▶ Stated task:
Quote exactly, and only, the lines from the one with "How large a" through the end of the listing.

-----

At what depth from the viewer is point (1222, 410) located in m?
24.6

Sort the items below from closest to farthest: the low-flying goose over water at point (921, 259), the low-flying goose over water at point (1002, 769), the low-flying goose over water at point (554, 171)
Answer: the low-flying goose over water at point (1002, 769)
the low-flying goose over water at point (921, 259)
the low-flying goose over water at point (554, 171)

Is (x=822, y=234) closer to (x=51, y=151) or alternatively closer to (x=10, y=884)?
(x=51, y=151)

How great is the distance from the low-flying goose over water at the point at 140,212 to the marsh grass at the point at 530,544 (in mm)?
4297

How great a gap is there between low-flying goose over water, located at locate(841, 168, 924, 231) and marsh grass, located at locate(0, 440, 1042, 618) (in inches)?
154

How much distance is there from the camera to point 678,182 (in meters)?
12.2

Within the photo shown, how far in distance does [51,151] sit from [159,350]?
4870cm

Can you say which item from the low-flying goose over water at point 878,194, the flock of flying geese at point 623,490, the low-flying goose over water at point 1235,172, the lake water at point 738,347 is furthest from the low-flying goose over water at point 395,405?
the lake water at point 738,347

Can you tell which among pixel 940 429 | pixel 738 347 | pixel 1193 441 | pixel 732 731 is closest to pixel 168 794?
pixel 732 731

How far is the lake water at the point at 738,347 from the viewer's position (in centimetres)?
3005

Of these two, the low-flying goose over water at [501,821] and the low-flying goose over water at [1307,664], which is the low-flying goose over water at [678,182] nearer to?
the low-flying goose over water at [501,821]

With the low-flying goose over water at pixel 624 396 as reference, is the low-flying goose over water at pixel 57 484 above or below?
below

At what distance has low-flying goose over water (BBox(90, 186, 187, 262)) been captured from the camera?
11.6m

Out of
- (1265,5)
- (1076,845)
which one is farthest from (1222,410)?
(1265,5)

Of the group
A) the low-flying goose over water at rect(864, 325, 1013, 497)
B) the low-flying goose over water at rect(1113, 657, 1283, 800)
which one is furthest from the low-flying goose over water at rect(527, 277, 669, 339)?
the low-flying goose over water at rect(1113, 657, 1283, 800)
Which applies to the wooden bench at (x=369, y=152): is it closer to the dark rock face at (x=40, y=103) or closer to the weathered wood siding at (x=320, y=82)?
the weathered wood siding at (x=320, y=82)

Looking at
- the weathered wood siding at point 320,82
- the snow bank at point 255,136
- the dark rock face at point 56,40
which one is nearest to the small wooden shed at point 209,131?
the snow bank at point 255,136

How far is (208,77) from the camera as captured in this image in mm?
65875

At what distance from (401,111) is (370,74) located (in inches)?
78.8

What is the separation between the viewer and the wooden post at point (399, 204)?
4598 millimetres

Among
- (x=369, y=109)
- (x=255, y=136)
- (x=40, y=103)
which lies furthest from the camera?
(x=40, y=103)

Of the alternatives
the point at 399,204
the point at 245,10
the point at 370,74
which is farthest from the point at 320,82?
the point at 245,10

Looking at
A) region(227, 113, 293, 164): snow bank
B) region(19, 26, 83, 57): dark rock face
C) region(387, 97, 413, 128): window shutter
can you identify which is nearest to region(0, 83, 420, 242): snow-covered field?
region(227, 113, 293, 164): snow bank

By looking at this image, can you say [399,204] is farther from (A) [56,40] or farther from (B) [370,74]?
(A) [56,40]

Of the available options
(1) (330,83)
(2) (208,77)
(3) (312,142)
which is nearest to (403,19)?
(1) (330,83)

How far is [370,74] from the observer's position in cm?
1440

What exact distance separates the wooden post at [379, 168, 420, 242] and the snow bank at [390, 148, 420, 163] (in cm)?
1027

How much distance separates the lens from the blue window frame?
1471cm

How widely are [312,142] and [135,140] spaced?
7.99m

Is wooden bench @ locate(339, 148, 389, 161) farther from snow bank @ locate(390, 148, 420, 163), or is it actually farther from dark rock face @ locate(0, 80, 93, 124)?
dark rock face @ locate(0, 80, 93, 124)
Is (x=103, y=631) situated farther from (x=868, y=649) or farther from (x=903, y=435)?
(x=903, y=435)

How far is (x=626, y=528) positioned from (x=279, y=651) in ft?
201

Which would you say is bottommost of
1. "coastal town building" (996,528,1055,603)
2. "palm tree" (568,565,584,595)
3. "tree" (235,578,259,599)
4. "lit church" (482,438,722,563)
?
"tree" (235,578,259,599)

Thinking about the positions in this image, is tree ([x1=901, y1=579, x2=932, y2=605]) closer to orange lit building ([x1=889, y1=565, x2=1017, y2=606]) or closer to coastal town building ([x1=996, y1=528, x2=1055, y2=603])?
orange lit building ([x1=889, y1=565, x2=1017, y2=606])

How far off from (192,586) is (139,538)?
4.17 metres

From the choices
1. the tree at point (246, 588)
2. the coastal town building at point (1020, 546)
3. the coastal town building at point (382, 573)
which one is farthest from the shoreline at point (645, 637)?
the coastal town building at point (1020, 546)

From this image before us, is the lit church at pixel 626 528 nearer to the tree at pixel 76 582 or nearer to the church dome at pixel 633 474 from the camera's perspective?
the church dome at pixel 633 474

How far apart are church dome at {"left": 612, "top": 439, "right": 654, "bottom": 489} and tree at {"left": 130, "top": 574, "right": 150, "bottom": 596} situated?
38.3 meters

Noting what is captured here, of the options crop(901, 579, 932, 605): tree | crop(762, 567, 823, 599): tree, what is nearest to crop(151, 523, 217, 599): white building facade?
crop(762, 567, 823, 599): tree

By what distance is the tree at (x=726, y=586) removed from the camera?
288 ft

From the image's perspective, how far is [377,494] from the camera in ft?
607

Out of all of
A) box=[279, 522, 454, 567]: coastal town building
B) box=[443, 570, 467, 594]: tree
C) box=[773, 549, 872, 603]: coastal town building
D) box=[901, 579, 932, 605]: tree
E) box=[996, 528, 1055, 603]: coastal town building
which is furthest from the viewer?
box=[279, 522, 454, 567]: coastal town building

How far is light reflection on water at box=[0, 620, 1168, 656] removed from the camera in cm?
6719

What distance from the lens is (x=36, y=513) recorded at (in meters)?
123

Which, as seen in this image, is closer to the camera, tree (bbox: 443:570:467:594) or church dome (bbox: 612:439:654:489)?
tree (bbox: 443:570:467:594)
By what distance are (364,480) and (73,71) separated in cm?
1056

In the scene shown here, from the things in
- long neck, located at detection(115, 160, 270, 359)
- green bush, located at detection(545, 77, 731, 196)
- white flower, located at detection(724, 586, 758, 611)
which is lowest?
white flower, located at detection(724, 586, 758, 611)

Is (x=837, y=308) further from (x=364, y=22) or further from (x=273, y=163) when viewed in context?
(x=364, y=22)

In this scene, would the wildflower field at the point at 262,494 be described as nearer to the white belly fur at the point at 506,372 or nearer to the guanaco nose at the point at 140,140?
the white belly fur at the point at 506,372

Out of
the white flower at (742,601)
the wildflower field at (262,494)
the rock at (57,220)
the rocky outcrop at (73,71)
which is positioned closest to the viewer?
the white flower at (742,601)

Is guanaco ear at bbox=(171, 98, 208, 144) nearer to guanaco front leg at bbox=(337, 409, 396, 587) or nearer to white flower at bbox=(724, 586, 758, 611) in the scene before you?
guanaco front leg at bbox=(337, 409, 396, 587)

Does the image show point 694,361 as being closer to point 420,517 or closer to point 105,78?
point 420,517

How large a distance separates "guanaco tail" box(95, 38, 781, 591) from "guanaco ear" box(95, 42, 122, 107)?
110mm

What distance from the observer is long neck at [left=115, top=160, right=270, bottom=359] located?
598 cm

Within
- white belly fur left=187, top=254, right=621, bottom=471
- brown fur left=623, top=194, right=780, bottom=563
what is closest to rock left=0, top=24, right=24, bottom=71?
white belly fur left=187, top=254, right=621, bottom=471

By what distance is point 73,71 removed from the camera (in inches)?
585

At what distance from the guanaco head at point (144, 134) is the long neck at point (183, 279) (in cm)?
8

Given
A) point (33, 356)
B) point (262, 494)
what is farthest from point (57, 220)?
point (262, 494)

-----

▶ Final result:
How large a distance separates "guanaco tail" box(95, 38, 781, 591) from "guanaco ear" box(95, 42, 122, 107)?
110mm

What distance from the observer is long neck at [left=115, top=160, right=270, bottom=359] located?
598 cm

Within
- white belly fur left=187, top=254, right=621, bottom=471
- brown fur left=623, top=194, right=780, bottom=563
what is closest to rock left=0, top=24, right=24, bottom=71?
white belly fur left=187, top=254, right=621, bottom=471

By what distance is point 73,71 removed from the camera (in inches)?
585

At what distance from the guanaco head at point (144, 134) is the long neck at point (183, 279) (in cm)?
8

Given
A) point (33, 356)
B) point (262, 494)
what is farthest from point (57, 220)?
point (262, 494)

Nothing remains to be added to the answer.